练习任务
1/ 根据关于负面报道的这段话,判断下面三句话是否符合原文:(a) 作者认为负面报道和正面报道应该对立起来;(b) 作者认为每个人都是复杂的;(c) 作者说卫方老师和文道兄只有好的一面。每句回答"是"或"否",并原样引用原文中起决定作用的词句。
2/ 把关于负面报道的这段话中的这句译成英语:"每个人都是复杂的,一定要认清这个世界和我们自己的复杂性。"
3/ 在关于负面报道的这段话里,作者为什么认为负面报道和正面报道不必对立起来?请用一到三句话说明。

如果今天的负面报道都是建设性和推动这个民族和国家向前进的话,所有的负面报道都是正面报道。因此我们为什么要简单的把它一定对立起来?没有对立一说。最重要的是问问自己,以后看世界或者周围的人不要简单的做判断。谁是好人、谁是坏人?即便卫方老师或者文道兄,我们也都有被认为好的一面,但是不知道什么因素,也会展现我们不好的一面。每个人都是复杂的,一定要认清这个世界和我们自己的复杂性。

数据摘录
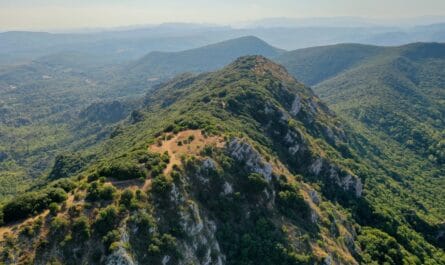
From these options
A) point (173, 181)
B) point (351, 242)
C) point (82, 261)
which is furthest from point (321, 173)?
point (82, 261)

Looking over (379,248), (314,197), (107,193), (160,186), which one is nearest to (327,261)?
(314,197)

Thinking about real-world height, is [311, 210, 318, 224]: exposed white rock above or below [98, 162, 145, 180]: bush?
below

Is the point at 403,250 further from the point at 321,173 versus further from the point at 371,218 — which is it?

...

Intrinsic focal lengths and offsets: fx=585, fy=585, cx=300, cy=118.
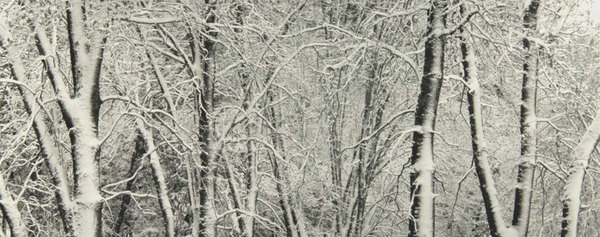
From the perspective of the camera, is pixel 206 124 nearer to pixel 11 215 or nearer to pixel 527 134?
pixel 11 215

参考答案
1/
(a) 否。"没有对立一说。"
(b) 是。"每个人都是复杂的"
(c) 否。"也会展现我们不好的一面"

2/ Everyone is complex, and we must clearly recognize the complexity of this world and of ourselves.

3/ 作者认为,如果负面报道都是建设性的,能推动民族和国家向前进,那么所有负面报道其实都是正面报道。所以没有必要把两者简单地对立起来。